NY Post : Cohen fund boss Conheeney makes surprise exit

The changing of the guard at Steve Cohen’s hedge fund-cum-$11 billion family office neared completion Monday with the unexpected announcement of the departure of President Tom Conheeney.
Conheeney’s exit comes as his boss, Cohen, still faces federal civil charges related to insider trading at his former corrupt hedge fund, SAC Capital.
The ex-hedge-fund mogul is fighting the Securities and Exchange Commission’s efforts to bar him from the industry for life over failure to supervise his staff.
Eight employees have been convicted of insider trading.
A stay on the SEC’s case expires on Aug. 26.
This past spring, as the Stamford, Conn., investment firm was changing its name from SAC to Point72 Asset Management, Conheeney, who helped run Cohen’s massively successful investment funds for 15 years, talked to employees about “a sense of continuity” at the company.
“We anticipate it will be our home for many years to come,” he said at the time.
Cohen, who is the firm’s CEO, said that Conheeney will stay on until the end of the year to oversee the transition.
Douglas Haynes, a former McKinsey director, took over as president on Monday.
With Conheeney’s departure, all three top Cohen lieutenants have left the building. The others are Sol Kumin, SAC’s former chief operating officer, who left in November to form his own hedge fund, and Steven Kessler, SAC’s former chief compliance officer, who quit in February.

__DATA LISTING__:

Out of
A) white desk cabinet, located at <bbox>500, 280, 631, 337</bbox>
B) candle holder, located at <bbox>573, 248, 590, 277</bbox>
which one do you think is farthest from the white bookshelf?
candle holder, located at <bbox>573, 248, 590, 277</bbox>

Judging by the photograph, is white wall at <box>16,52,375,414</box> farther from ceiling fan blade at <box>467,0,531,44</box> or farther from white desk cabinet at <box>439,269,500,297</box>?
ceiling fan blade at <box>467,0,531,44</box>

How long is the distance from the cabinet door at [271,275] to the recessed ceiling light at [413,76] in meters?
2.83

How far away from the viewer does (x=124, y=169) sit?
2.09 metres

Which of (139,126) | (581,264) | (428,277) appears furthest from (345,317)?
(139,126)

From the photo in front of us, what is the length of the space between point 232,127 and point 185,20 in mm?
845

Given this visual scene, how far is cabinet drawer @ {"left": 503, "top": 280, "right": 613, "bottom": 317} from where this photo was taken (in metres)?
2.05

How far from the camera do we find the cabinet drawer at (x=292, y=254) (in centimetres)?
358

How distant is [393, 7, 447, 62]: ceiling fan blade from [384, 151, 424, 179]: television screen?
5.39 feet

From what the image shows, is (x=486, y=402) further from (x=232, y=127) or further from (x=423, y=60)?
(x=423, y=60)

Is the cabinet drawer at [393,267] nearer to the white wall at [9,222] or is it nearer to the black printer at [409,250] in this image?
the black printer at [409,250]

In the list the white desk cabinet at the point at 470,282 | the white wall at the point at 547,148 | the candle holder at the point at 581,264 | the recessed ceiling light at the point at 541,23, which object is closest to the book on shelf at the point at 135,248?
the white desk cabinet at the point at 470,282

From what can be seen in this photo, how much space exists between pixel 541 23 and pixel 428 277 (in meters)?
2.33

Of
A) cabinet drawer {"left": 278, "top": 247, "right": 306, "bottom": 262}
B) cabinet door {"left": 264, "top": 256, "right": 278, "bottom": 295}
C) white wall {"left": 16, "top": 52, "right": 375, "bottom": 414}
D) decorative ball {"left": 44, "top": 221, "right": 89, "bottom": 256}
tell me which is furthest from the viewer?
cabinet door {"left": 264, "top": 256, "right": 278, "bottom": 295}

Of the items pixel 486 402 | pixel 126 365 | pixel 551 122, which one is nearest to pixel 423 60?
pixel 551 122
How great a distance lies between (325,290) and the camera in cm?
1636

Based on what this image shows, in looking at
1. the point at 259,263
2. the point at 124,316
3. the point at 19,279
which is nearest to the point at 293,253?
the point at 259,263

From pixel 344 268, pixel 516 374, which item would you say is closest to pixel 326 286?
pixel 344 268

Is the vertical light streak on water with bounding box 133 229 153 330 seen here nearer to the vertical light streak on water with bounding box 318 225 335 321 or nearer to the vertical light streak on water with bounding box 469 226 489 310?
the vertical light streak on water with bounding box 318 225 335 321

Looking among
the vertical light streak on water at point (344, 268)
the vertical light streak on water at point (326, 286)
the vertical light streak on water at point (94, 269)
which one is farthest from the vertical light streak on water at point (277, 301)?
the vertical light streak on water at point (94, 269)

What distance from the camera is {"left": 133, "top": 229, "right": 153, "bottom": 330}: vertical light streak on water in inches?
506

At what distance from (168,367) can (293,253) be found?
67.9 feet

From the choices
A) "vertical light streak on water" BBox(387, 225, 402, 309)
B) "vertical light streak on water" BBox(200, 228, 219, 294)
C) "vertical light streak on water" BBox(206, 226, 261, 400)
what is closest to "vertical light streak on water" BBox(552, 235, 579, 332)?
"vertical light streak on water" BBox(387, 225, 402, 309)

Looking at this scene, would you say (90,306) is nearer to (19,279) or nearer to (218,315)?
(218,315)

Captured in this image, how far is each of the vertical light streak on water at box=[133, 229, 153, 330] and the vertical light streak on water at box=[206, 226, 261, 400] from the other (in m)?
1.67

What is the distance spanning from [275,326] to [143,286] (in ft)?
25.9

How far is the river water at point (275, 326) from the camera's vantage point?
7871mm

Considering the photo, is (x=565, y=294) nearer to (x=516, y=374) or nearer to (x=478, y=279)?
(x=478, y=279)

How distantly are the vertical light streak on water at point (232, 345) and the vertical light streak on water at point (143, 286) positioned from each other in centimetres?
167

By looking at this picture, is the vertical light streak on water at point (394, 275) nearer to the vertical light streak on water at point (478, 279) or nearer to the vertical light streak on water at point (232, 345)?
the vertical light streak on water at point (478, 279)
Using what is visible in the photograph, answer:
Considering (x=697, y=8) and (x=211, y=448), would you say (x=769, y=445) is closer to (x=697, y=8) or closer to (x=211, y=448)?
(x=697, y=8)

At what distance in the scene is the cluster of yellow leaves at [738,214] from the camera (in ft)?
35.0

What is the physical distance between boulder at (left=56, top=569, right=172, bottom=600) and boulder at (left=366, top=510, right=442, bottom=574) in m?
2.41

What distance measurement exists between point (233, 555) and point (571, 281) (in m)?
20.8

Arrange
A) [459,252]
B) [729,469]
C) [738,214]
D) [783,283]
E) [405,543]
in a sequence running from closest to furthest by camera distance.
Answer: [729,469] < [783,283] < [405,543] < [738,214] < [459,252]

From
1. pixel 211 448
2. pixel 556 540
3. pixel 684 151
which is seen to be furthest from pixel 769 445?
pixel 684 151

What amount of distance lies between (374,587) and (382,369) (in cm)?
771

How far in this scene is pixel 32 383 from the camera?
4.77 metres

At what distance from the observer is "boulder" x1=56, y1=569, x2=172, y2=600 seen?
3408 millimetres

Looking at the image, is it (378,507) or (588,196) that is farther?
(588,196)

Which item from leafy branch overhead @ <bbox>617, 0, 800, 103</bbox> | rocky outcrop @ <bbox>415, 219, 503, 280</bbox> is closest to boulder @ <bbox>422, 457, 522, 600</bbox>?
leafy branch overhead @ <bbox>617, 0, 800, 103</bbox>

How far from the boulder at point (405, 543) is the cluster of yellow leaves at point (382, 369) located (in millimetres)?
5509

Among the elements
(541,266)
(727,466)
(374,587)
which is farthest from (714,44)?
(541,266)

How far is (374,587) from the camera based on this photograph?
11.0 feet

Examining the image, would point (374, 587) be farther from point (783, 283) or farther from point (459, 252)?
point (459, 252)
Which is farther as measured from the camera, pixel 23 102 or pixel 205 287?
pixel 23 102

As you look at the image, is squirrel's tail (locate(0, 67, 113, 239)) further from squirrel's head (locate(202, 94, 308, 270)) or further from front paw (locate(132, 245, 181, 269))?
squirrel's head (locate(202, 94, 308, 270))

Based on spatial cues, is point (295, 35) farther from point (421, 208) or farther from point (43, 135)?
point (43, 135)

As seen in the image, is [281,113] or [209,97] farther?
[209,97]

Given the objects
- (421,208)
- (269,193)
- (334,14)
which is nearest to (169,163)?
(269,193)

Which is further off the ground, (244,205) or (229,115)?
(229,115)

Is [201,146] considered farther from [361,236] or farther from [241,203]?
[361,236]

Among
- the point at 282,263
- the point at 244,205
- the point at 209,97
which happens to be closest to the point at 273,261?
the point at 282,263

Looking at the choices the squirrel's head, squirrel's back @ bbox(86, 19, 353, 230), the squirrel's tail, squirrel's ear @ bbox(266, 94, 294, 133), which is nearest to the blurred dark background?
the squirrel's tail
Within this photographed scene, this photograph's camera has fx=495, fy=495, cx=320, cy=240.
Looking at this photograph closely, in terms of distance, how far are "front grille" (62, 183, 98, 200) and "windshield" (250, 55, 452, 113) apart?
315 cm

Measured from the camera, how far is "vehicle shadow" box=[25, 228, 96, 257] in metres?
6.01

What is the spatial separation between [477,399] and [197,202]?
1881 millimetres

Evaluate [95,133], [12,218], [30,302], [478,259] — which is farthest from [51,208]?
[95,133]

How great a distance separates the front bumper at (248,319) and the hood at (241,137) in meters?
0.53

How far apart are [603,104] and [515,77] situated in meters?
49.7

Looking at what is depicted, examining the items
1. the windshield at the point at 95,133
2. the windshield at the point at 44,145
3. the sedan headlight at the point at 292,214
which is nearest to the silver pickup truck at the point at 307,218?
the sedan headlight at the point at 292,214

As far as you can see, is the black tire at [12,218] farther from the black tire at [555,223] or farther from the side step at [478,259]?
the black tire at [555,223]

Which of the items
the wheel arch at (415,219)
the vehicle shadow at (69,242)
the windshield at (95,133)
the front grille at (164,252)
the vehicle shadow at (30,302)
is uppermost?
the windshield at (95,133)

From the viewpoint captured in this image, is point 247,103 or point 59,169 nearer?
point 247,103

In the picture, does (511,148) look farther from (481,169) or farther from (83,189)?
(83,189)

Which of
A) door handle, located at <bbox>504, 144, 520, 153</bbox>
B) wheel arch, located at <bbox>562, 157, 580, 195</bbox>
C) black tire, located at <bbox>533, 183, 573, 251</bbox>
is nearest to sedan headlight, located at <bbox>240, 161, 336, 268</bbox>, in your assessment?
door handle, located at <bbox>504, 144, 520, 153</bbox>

__PROBLEMS AND TASKS__:
A) Answer these questions using the article on Tom Conheeney's exit:
(i) On what date does the stay on the SEC's case expire?
(ii) What name did the Stamford investment firm take in place of SAC?
(iii) Who took over as president on Monday?
B) Carry on the article on Tom Conheeney's exit from its last sentence.
The rows have no connection to the article on Tom Conheeney's exit.

__PER-TASK OUTPUTS__:
A)
(i) Aug. 26
(ii) Point72 Asset Management
(iii) Douglas Haynes, a former McKinsey director

B)
“It looks like Cohen’s cleaning house and wants to show the SEC he has all new people,” said one lawyer familiar with the matter.
Conheeney was the voice of the firm over the past year as it dealt with charges and convictions of insider trading by former employees.
Although Conheeney did not testify in the insider- trading trials of former portfolio managers Mathew Martoma and Michael Steinberg, his name came up several times in the proceedings as the key individual overseeing the business.
The change of firm designation was part of a plea agreement between SAC and US Attorney Preet Bharara on criminal insider-trading charges. The firm paid $1.8 billion to settle with both the US Attorney and the SEC.
This year, Point72 also beefed up compliance, as was required by the plea deal.
Bart Schwartz, a former federal prosecutor who has served as an independent monitor in other cases, was named as the independent monitor of trading at Cohen’s new firm.
Cohen also created a new position, “chief surveillance officer,” hiring Vincent Tortorella, a former federal prosecutor for that job.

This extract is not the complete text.